The real problem is how inference are manged. The examples collect multiple input images into a batch and request inference for the entire batch. I need to request an inference every time a new data is available. That's when the DLA instatiation problem arises.
JohnT_Altera
Regular Contributor
7 months ago
Hi,
Do you face any error when running HETERO or you are observing that the code that is intended for CPU/GPU not working?
JohnT_Altera
Regular Contributor
7 months ago
Hi,
May I know how do you run it?

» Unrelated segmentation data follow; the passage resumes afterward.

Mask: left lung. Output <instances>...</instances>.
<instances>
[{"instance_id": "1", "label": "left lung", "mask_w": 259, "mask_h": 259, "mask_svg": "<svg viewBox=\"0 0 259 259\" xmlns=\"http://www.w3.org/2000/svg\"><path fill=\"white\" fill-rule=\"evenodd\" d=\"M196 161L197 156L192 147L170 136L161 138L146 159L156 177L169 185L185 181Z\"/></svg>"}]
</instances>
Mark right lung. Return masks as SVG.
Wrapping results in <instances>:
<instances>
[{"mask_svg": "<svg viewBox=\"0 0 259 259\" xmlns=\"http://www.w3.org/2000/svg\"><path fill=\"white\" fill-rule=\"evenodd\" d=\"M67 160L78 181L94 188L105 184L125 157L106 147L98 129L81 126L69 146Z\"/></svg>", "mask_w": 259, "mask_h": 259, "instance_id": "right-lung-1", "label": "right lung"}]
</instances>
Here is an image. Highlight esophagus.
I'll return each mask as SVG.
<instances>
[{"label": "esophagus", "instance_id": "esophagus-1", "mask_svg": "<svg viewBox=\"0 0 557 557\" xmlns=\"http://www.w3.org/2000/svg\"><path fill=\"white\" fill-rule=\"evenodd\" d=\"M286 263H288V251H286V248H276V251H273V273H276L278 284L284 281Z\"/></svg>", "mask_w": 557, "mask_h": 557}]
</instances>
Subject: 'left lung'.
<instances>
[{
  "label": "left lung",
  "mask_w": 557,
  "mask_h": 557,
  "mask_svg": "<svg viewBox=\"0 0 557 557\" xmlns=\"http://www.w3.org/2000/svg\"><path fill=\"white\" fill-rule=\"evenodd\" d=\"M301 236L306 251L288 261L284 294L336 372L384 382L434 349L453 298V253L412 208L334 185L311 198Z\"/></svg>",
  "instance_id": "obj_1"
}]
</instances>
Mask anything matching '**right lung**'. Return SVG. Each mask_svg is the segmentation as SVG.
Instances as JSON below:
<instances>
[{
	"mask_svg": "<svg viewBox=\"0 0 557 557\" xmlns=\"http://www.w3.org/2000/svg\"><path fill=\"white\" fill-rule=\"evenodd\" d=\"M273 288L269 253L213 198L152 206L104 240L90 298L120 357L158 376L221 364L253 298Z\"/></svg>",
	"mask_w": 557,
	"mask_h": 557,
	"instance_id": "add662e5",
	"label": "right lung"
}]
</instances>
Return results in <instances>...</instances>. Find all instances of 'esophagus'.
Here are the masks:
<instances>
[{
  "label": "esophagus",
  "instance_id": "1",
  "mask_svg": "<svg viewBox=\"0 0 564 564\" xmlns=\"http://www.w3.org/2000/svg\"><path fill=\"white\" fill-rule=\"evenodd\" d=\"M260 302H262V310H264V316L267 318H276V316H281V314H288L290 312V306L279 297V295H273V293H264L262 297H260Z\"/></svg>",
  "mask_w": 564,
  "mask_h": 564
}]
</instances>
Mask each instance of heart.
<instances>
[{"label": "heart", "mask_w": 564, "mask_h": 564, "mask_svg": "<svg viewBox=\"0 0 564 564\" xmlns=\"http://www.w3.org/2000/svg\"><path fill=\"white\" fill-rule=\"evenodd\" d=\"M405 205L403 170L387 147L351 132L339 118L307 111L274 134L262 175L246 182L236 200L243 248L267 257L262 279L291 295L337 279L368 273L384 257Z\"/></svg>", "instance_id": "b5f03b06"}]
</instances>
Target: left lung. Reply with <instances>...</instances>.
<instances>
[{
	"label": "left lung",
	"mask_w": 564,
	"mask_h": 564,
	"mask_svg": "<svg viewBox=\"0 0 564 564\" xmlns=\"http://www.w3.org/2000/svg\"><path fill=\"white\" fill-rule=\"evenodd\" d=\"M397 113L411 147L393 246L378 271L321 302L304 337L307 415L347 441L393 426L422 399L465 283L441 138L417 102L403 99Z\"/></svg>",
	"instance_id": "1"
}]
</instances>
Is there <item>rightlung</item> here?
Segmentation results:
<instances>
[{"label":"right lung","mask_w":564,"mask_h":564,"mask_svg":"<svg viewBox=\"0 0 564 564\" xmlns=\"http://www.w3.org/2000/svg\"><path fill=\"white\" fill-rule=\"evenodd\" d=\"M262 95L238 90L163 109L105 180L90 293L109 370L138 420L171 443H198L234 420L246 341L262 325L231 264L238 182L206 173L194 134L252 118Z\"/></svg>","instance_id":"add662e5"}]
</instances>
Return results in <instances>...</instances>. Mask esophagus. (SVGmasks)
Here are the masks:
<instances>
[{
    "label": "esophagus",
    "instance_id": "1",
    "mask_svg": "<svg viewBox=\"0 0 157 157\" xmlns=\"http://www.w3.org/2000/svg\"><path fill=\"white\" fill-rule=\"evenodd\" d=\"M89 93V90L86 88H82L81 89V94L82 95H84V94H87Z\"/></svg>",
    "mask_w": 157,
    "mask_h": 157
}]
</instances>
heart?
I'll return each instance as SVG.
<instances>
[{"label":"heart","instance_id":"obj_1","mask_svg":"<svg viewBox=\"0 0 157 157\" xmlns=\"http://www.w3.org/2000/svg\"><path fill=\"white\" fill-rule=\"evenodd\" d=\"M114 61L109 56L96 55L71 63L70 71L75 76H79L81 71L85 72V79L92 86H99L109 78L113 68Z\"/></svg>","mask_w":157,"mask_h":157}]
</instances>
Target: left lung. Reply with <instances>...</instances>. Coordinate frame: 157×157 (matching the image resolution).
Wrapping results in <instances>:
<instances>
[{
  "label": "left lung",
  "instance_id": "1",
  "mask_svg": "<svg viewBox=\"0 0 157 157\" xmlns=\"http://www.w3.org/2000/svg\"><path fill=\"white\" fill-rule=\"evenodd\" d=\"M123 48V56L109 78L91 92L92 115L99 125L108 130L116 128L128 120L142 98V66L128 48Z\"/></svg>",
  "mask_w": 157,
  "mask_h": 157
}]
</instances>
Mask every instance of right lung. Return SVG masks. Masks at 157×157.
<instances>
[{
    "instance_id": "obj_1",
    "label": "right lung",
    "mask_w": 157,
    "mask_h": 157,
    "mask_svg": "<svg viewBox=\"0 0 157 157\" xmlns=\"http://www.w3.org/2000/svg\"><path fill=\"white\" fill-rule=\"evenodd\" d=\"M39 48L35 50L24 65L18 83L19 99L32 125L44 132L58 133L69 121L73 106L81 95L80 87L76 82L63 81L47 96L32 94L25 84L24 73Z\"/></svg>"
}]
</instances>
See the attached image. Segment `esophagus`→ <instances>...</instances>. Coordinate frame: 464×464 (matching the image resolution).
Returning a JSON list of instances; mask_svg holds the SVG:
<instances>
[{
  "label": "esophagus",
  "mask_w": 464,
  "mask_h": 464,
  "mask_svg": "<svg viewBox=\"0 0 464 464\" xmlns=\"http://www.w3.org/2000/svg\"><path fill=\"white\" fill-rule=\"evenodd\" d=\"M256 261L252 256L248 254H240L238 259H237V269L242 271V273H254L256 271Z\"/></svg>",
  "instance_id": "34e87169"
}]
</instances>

Have you run it with FPGA plugin?
- RubenPadial
  Contributor
  7 months ago
  Hello @JohnT_Intel ,
  I used HETERO FPGA plugin
JohnT_Altera
Regular Contributor
8 months ago
Hi Ruben,

I think you might need to try out with OpenVINO example design or other runtime example design to see if it is working from your side (eg. classification_sample_async or object_detection_demo)?
- RubenPadial
  Contributor
  7 months ago
  Hello @JohnT_Intel ,
  Both examples work, but they are intended for CPU/GPU. In addition, they collect multiple input images into a batch and request inference for the entire batch just like the benchmark example. The issue is related to FPGA DLA instantiation. I need to request an inference on every input event. For some reason, this creates a new DLA instance each time instead of reusing the existing one. This leads to an error once the number of inferences reaches five. Do you have any suggestions to address this?

JohnT_Altera

Regular Contributor

9 months ago

Hi Ruben,

I think you might need to only provide new input of data and not changing the blob which will think that this is a new inference setting.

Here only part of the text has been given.